2. Our "Customized" Snowflake Algorithm: Where is the Problem?

The structure of the in-house package Snowflake algorithm we used is as follows (inferred from investigation):

+----------------------------------------------------------------------------------------------------+
| 31 Bits Timestamp Delta | 13 Bits Data Center ID | 4 Bits Worker ID | 8 Bits Business ID | 8 Bits Sequence Number |
+----------------------------------------------------------------------------------------------------+

It looks rich in fields, but there are serious problems:

1. The timestamp only retains 31 bits, supporting a maximum of 24.85 days!
2. BusinessId uses the last segment of the IP address

The IP used the last segment separated by dots, i.e., the '1' in 192.168.0.1, which is extremely prone to duplication.

3. WorkId and DataCenterId were not configured, both defaulting to 0

This is equivalent to all instances sharing the same node identifier, rendering uniqueness virtually non-existent.

Final result: Time cycling + IP conflict + sequence repetition, IDs collided completely.

3. Lessons Learned

It is not recommended to self-develop common components

Snowflake algorithm involves critical details like clock rollback, bit operations, and distributed coordination; mature components are more reliable.

Do not blindly trust in-house packages

No matter who wrote the code, you must examine the implementation logic and understand its uniqueness guarantee mechanism.

Set machine IDs reasonably

Relying on IP suffixes is too fragile. It is recommended to plan centrally and allocate Worker ID and Data Center ID uniformly.

Cover boundary scenarios in advance

Simulate extreme situations such as long-term operation, sequence number overflow, and clock rollback to ensure system robustness.

4. Recommended Practices

Use mature open-source implementations, such as Hutool, Baomidou, etc.:

// Hutool example
Snowflake snowflake = IdUtil.getSnowflake(1, 1);
long id = snowflake.nextId();

// Baomidou example (supports auto-derivation from IP/MAC, or manual specification)
DefaultIdentifierGenerator generator = new DefaultIdentifierGenerator(1, 1); // workerId=1, dataCenterId=1
long id = generator.nextId("user");

For medium to large systems, DataCenterId is generally used to identify different computer rooms or AZs (Availability Zones).

The configuration strategy for WorkerId can evolve gradually based on system scale:

As the system scale expands, it is recommended to gradually introduce more complex but more reliable mechanisms, avoiding over-engineering from the start.

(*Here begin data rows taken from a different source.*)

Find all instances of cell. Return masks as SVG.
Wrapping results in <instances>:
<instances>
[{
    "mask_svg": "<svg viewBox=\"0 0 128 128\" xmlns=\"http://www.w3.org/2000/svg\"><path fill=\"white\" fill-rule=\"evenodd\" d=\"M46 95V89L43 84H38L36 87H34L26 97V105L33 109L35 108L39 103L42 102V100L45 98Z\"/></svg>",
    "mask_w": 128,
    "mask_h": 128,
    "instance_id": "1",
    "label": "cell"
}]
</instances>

5. Other Suggestions: Do Not Concatenate Business Identifiers into IDs

Sometimes, to ensure uniqueness, we try to concatenate business information (such as type prefixes, module numbers) into the ID. But this practice brings a series of problems:

A more reliable approach is to store business fields separately, using the ID only for unique identification and sorting.

6. Conclusion

Don't reinvent the wheel for the sake of it, especially for common components. Do not rely on luck.

Comments

Top 1 from juejin.cn, machine-translated. The original thread is authoritative.

wfhusb

Single responsibility principle: what the Snowflake algorithm generates is a meaningless primary key; business information encoding should go in a separate field.